Given exercise: Update the listing between the lines holding "Which one among" and "occupies the highest position?", inclusive, by replacing "highest" with "topmost" and keeping everything else unchanged. Return only those lines.
===== Material for this exercise
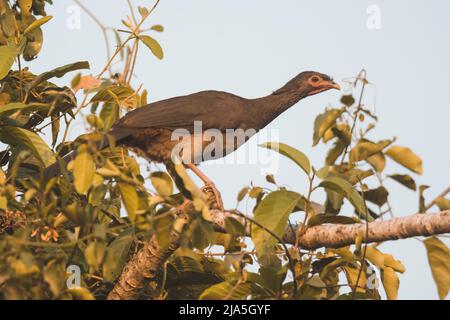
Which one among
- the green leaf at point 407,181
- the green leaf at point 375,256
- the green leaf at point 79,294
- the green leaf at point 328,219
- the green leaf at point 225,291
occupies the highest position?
==========
===== Material for this exercise
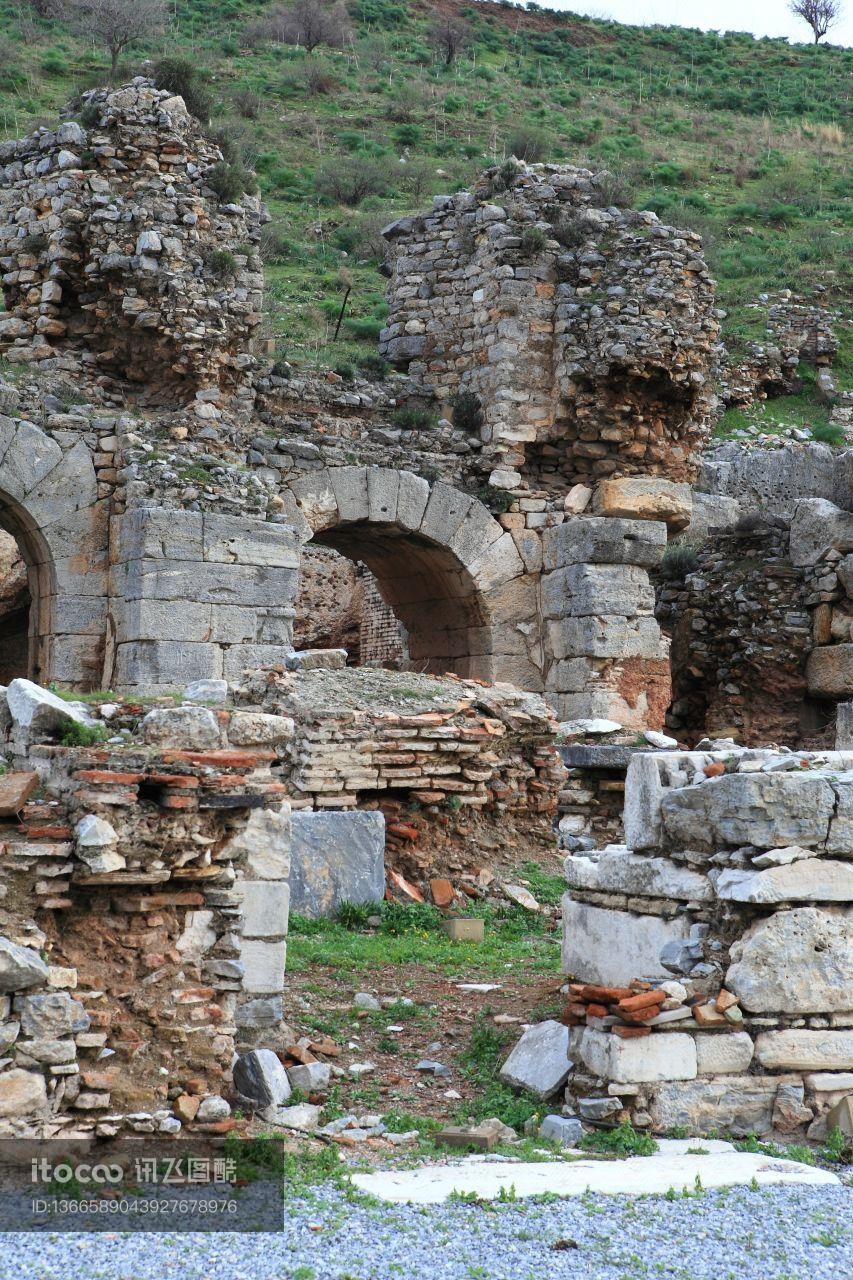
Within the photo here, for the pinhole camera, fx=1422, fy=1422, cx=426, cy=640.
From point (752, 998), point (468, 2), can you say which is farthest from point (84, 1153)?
==========
===== Material for this exercise
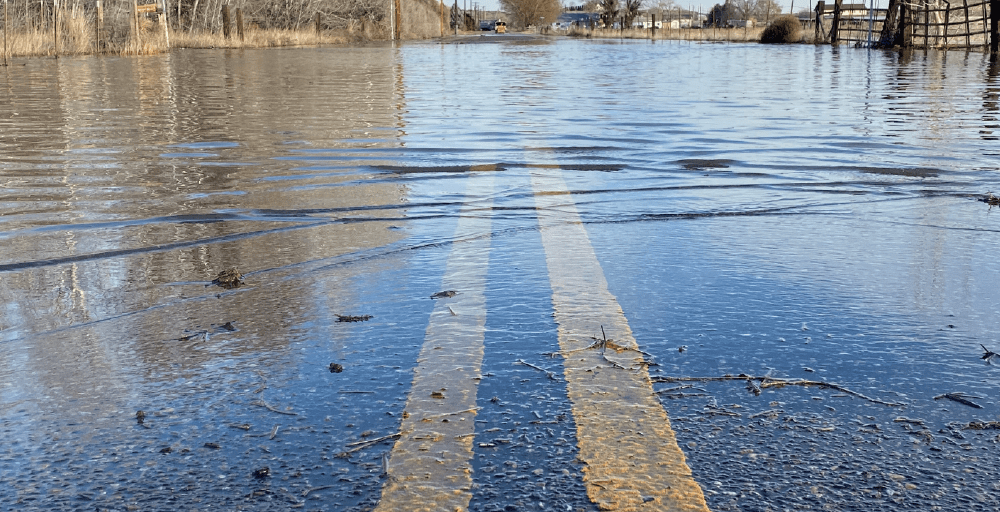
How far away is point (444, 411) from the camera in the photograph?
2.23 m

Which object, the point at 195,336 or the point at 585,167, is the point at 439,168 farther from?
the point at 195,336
==========
Response to this task:
Which one among
- the green leaf at point 407,181
- the green leaf at point 375,256
- the green leaf at point 79,294
- the green leaf at point 328,219
- the green leaf at point 225,291
occupies the topmost position?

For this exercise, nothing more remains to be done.